--- EXTRACTED TEXT Enclosed Below ---

If I buy a disk version of something and the disk breaks, I have already paid for the software. I can legally redownload it if I had already purchased it.

Although you CAN pirate, and most people do.. they are different things entirely.

LOL OMG my account still works... and yeah I had to try to recall my password but I manage to logged in on the first try... Member since: June 2nd 2007

No, that was a new creation under a new team using the same database before Demonoid originally went down. They are trying to create a new name for themselves, and they simply just borrowed all the old code/data from the backup.

The true Demonoid tracker has been coming online for a few months now but the website was always coming soon. This is the real deal.

greenwizard88 said,
What in the world does that mean? It wasn't cloud based before?

in 2012 it was server based... now it's like out in the cloud man. In. The. Cloud. Dig it? No servers involved. Just fluffy clouds...

Who doesn't like clouds?

Pass the Cheetos.

greenwizard88 said,

What in the world does that mean? It wasn't cloud based before?

I'm confused on this as well, it was already running on web servers. So what, they migrated all the data to a third party for hosting? That would seem dumb. Can someone please clarify?

DerAusgewanderte said,
it's the NSA trying to get busy again...hehe

When you think about, it's not beyond the realm of possibility.

you must have been very optimistic that they would return one day to keep all your directory structures exactly the same for 6+ months, nice work :)

Okay first of all, just because someone uses a torrent doesn't make it entire illegal. Have you not seen the app Bittorrent's content? It features a community of a thousand people who torrent their media to get out into the open.

Thanks to Neowin, I found out about Popcorn Time and since we don't have any other legal service here like Netflix, it'll do for the time being.

Mr.XXIV said,
Okay first of all, just because someone uses a torrent doesn't make it entire illegal. Have you not seen the app Bittorrent's content? It features a community of a thousand people who torrent their media to get out into the open.

When you look at most trackers, the content is hardly leaning towards the 'legitimate' side. I'm not being a hypocrite here, trust me, just questioning the article and how it relates to Neowin as a whole.

--- End of Enclosed EXTRACTED TEXT ---

## TASK SET
#1 In the Demonoid comment thread, what membership date does the commenter whose old account still works give?
#2 Extend the Demonoid comment thread past its final comment about trackers and Neowin, matching the casual forum voice.

--- DATA SHOWN Enclosed Below ---

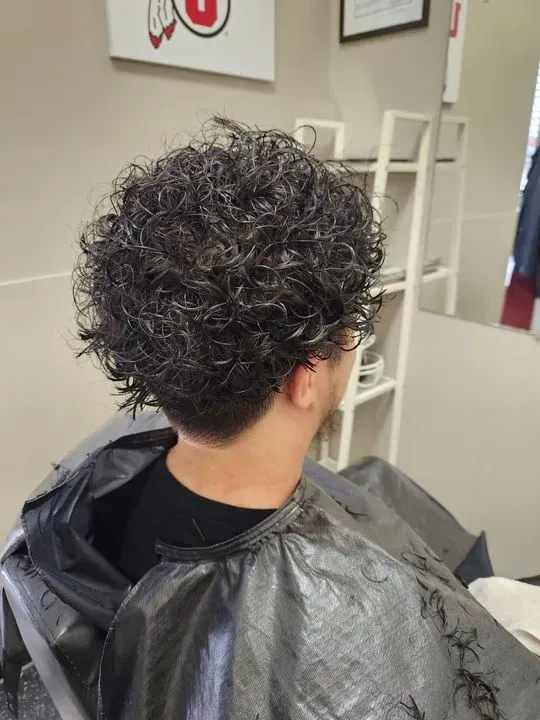 https://cdn.salonspotlight.com/photos/ukVHjPgxXm8NYh6FR4P0/3977f9ce-acbb-43e6-a8ab-68b9208adda6_720x720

--- End of Enclosed DATA SHOWN ---

## ANSWERS GIVEN
#1 June 2nd 2007

#2
So if I drive sober 1% of the time, it makes the other 99% fine and dandy? Get real. It's by and large a place to find pirated material. Claiming anything else insults our intelligence. For the record, I've used the site many times myself.

I would like to point out that bittorrent has a very legitimized use, and that is delegating the cost of distributing large files across hundreds and thousands of people.

This is why it is the preferred mechanism for distributing free music, movies, games, and software. You can get your content out there without having to pay for hosting costs that come along with it.

It however is a double edged sword, but not more so in principle than VHS and Tape recording back in the day. You could use VHS to record movies, and cassettes to record music. You could then copy and share it amongst others. And we all know that this kind of behavior was rampant at the time. But does that mean that we are not allowed to talk about VHS and cassettes?

The torrent is just a perfection of personal copying and shearing technology, and sites like demonoid are where you go to brows the catalog of what people are shearing.

I would also like to point out that demonoid does have a DMCA policy, in the same way that mega did. But it seams that content owners just want to get the tax payer to pay for expensive raids, legal resources and time on these sites, rather then footing the bill them selves on looking for and reporting the content properly.